The command to rest sounds so easy, but in fact, it becomes hard because it is a test of faith. The devil has made sure that the seventh-day, the Lord’s Day, has been forgotten by most of the world. In its place, he has developed two spurious days — one for the East (Friday) and one for the West (Sunday).
But, there is still no rest on this planet! However, there is a wonderful experience behind the command to keep the Lord’s Day holy: If we rest according to the commandment of God on His holy day, He sustains all that we laid down for 24 hours so that when resume our activities, not one thing will be lost or hurt.

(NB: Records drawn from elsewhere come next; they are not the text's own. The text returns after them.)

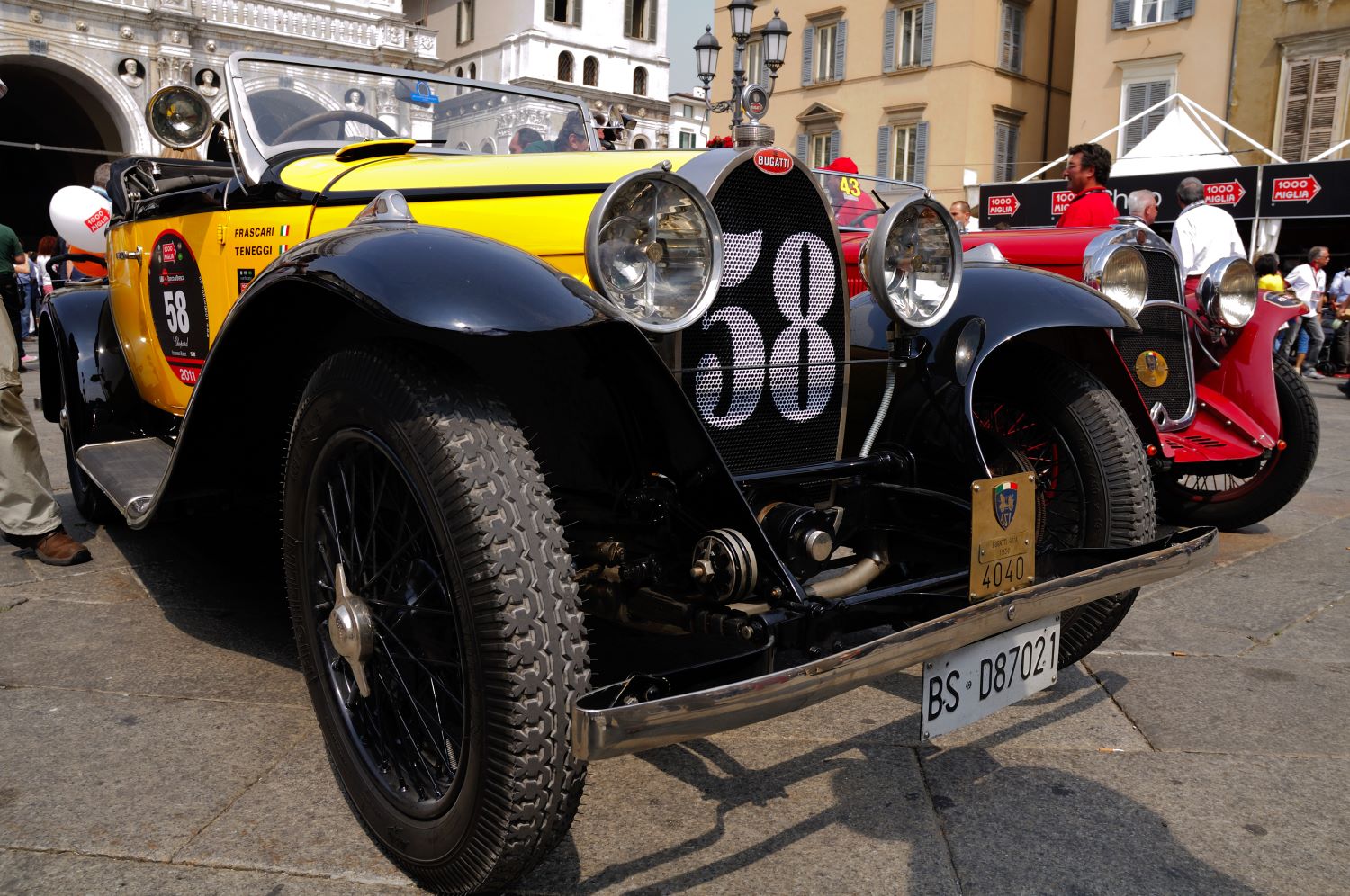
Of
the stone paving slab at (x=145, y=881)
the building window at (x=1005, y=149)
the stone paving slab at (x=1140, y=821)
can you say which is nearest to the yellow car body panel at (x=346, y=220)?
the stone paving slab at (x=145, y=881)

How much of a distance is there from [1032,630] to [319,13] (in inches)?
1212

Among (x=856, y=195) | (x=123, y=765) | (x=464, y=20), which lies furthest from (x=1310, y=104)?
(x=464, y=20)

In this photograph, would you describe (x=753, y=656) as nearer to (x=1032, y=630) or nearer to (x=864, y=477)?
(x=1032, y=630)

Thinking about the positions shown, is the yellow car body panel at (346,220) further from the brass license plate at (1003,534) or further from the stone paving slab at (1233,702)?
the stone paving slab at (1233,702)

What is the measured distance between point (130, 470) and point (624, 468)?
6.91 feet

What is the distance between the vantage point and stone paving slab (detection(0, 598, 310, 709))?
8.97 ft

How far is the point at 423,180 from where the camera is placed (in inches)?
110

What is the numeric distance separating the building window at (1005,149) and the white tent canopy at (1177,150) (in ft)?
26.5

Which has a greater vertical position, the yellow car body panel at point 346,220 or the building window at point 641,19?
the building window at point 641,19

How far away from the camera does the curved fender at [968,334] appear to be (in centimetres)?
244

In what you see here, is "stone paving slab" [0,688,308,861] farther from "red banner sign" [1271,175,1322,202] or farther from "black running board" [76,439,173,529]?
"red banner sign" [1271,175,1322,202]

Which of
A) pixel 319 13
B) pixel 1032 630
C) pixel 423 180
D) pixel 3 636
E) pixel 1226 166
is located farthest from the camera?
pixel 319 13

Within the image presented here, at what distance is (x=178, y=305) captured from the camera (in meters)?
3.66

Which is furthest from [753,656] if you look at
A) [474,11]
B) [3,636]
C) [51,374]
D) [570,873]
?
[474,11]
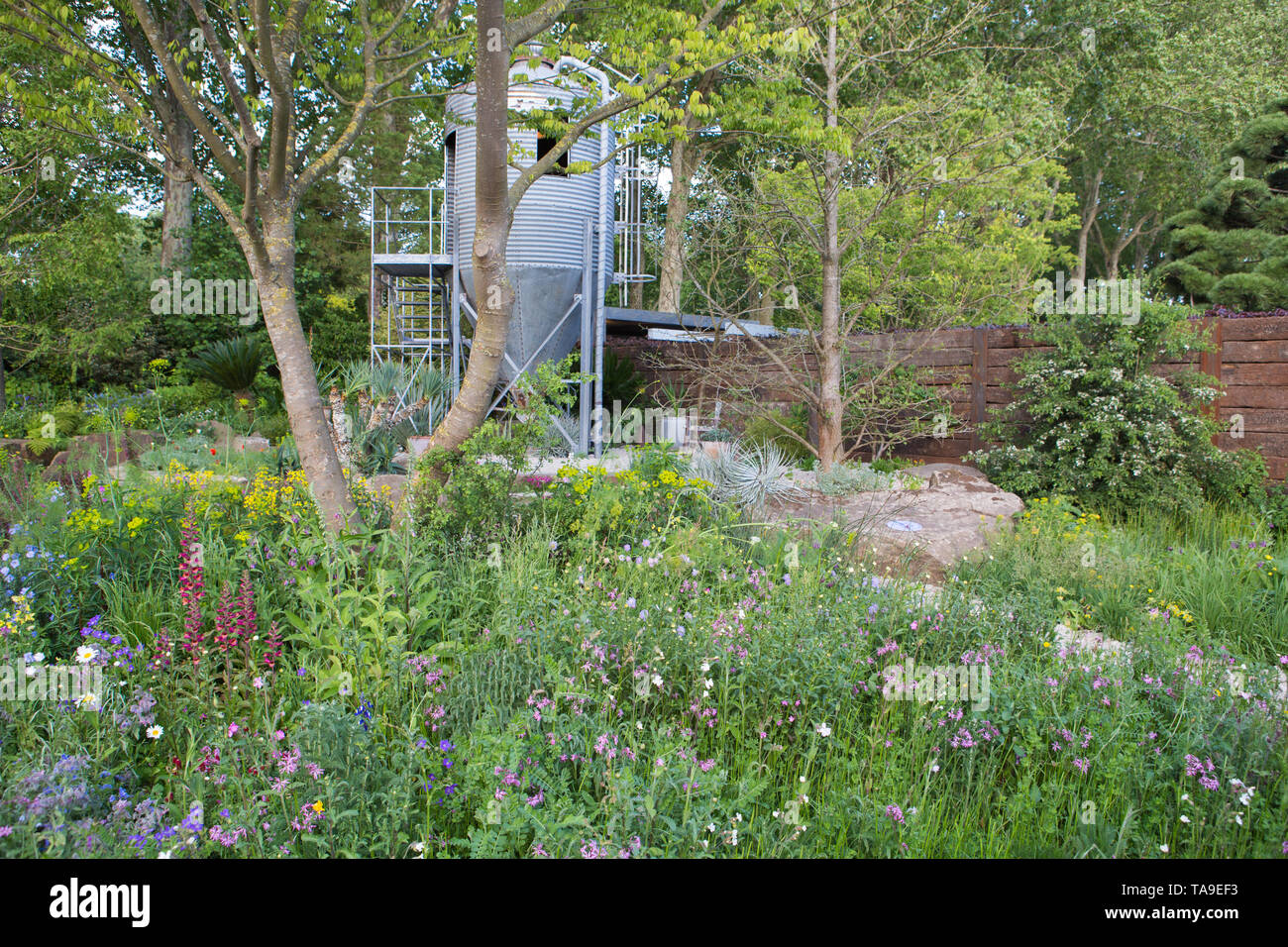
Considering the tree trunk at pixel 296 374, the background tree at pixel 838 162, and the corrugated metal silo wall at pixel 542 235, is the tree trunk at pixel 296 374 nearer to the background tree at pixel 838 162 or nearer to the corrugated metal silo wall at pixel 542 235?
the background tree at pixel 838 162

If it is the charge of every faithful steward to see that the King suffers no loss when He arrives, what can be said of the Faithful King who personally sees to it that every faithful steward is rewarded for his faithfulness?
Those who honor the Lord’s Day, know God. Those who enter into God’s rest each week are His true Israel. (Galatians 3:28,29) This is why He said: “The Israelites are to observe the Sabbath, celebrating it for the generations to come as a lasting covenant. It will be a sign between me and the Israelites forever, for in six days the Lord made the heavens and the earth, and on the seventh day he abstained from work and rested.’” (Exodus 31:16,17)
The obligation to observe the Lord’s Day is both timeless and universal. Many individuals do not regard the Lord’s Day as they should. The race to make more money and capture market share are powerful economic forces that push God out of our weekly cycle. Overextended people use what available free time they have for pleasure and entertainment. This leaves very little time for God. A nation without God is a nation in moral darkness.
Further, most people are not aware of the requirements in the Ten Commandments. They do not concern themselves with the law of Almighty God. This point is self-evident each time we hear the news. We have become a lawless society.
Why? “If I were called upon to identify the principal trait of the entire 20th century, I would be unable to find anything more precise than to reflect once again on how we have lost touch with our Creator…. Men have forgotten God” (Aleksandr Solzhenitsyn, Reader’s Digest, September 1986).
Think about this: If a person is caught breaking the law, even though he innocently thinks that he is “within the law,” the arresting officer will tell him or her that ignorance of the law is no excuse. If this is true of man-made laws, what can be said of the law of God? When the Great Tribulation begins, billions of people will be surprised at God’s response to our world’s corporate ignorance and disobedience. So, why not begin exercising your faith and honor the Lord on His holy day. Enter into an experiment with God and watch what He will to do to honor your faith!